**Document excerpt:**
━━━━━━
Republican members of the New York Senate vote for an...

Republican members of the New York Senate vote for an amendment to restore $7.4 million in statewide library funding. (April 1, 2009) Credit: AP

After all the sound and fury of this year's torturous budget process in Albany, voters might be forgiven for feeling a little doomsday fatigue.

There was paralysis amid rumors Gov. David A. Paterson would resign. Battles over state worker furloughs and threats of a government shutdown. For months, even the Belmont Stakes was deemed at risk.

In the end, the governor stayed, state workers kept working and last Tuesday New York's $9.2 billion deficit was closed.

But all that drama has taken a toll. By the time the final revenue measure limped to passage 125 days late Tuesday, most voters were telling Quinnipiac University the entire Senate should be thrown out of office - including their own member - come November. And "Albany" has become the dirtiest word in the November campaign.

Given that control of the closely divided Senate will determine who draws the state's Assembly, Senate and Congressional districts for the next decade, the impact of this mayhem could be far-reaching.

"It looks like no one's running the show," said Democratic consultant George Arzt, while to Assemb. Phil Boyle (R-Bay Shore), it seemed the Capitol was being run by children.

"It reminded me a little bit of 'Lord of the Flies,' " he said.

Recession-year budgets are never a harmonious process, given that their central task is fairly dividing painful cuts, noted Frank Mauro of the Fiscal Policy Institute. But this year's political process was so damaging, Arzt believes, that its end product - the budget - simply won't be judged on its own merits by voters.

Senate Republican Leader Dean Skelos (R-Rockville Centre) called it "chaos." Even Democratic Comptroller Tom DiNapoli piled on, saying, "The entire budget process reeks of dysfunction."

Slim majority in Senate

For months, suspense has hung on every bill dependent on the razor-thin majority of Senate Democrats, who might withhold their votes or their presence to leverage pet issues. One, Hiram Monserrate (D-Jackson Heights), was expelled after being convicted of assaulting his girlfriend. Tuesday itself provided more of the same: Senate Democratic Majority Leader Pedro Espada Jr. (D-Bronx) announced midmorning that he and his crucial 32nd vote would stay home. Hours later he arrived, but got into an altercation with protesters that ended with him throwing crumpled currency in their faces.

Spectacles like that are fueling the central story line of the campaigns for governor and comptroller.

"Our state government in Albany is disreputable and discredited," Attorney General Andrew Cuomo has said, while others have vied to pin "Albany" on their rivals like the tail on the proverbial donkey.

Cuomo's Republican rival Rick Lazio issued a news release after the budget: "Andrew Cuomo's Albany Gang Failed to Save Our State From Financial Ruin!" GOP comptroller candidate Harry Wilson routinely calls DiNapoli "Albany Tom."

For these candidates, the best way to prosper in this election is to run against the budget process itself.
━━━━━━
Collected data:

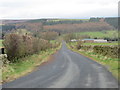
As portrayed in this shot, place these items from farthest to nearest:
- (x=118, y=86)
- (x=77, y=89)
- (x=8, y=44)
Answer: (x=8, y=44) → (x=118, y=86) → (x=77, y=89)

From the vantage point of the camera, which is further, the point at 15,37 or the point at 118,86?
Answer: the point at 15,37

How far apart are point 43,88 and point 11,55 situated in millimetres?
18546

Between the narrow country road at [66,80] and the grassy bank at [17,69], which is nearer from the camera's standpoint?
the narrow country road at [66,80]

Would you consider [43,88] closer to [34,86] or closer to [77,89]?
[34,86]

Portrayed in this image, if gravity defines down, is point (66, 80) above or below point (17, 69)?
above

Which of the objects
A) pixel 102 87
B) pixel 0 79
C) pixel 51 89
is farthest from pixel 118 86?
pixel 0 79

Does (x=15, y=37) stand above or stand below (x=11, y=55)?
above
━━━━━━
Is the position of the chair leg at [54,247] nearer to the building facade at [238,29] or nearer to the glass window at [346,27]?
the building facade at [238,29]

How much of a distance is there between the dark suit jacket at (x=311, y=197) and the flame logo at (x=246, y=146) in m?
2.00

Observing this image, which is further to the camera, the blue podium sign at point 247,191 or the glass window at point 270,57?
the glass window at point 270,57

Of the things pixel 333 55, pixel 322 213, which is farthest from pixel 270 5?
━━━━━━
**Problems to solve:**
- A) Quote a passage from the Albany budget article word for word, beginning at the words "Republican members of the New York Senate vote for an..." and stopping after the words "deemed at risk.".
- B) According to the Albany budget article, how late was the final revenue measure when it passed?
The items come from a separate source and are unrelated to the budget article.

**Expected outputs:**
- A)
Republican members of the New York Senate vote for an...

Republican members of the New York Senate vote for an amendment to restore $7.4 million in statewide library funding. (April 1, 2009) Credit: AP

After all the sound and fury of this year's torturous budget process in Albany, voters might be forgiven for feeling a little doomsday fatigue.

There was paralysis amid rumors Gov. David A. Paterson would resign. Battles over state worker furloughs and threats of a government shutdown. For months, even the Belmont Stakes was deemed at risk.

- B) It passed 125 days late.